Op 13 februari 2020 heeft de Rechtbank Den Haag uitspraak gedaan in een zaak betreffende de voortzetting van een crisismaatregel voor een betrokkene, geboren in 1947. De officier van justitie had op 10 februari 2020 een verzoek ingediend tot verlenging van de crisismaatregel, die oorspronkelijk op 7 februari 2020 was opgelegd. De rechtbank heeft de mondelinge behandeling op 13 februari 2020 gehouden, waarbij de betrokkene, haar advocaat, de behandelend arts en een sociaal psychiatrisch verpleegkundige aanwezig waren.
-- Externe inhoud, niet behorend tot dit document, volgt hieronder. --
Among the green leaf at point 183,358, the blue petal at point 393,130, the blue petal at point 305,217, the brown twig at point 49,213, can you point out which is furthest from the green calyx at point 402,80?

De betrokkene verklaarde dat zij geëmotioneerd was en dat haar eerdere uitlatingen over suïcide niet serieus bedoeld waren, maar een noodkreet vormden. Ze gaf aan dat ze nu inzicht heeft in haar problemen en bereid is om deze aan te pakken. De behandelend arts bevestigde dat de betrokkene voor opname eenzaam en wanhopig was, met als gevolg slechte zelfzorg en gewichtsverlies. De rechtbank concludeerde dat er sprake was van onmiddellijk dreigend ernstig nadeel, waaronder levensgevaar en de noodzaak voor medicatie en medische controles.
De rechtbank oordeelde dat verplichte zorg noodzakelijk was, omdat de betrokkene zich verzet tegen zorg en eerder opname en behandeling had geweigerd. De rechtbank verleende een machtiging tot voortzetting van de crisismaatregel voor een periode van drie weken, met specifieke maatregelen zoals het toedienen van medicatie en het verrichten van medische controles. De beschikking werd gegeven door mr. I. Zetstra, met mr. B.T.E. Groenendijk-Muller als griffier, en is vastgesteld op 20 februari 2020. Tegen deze beschikking staat cassatie open.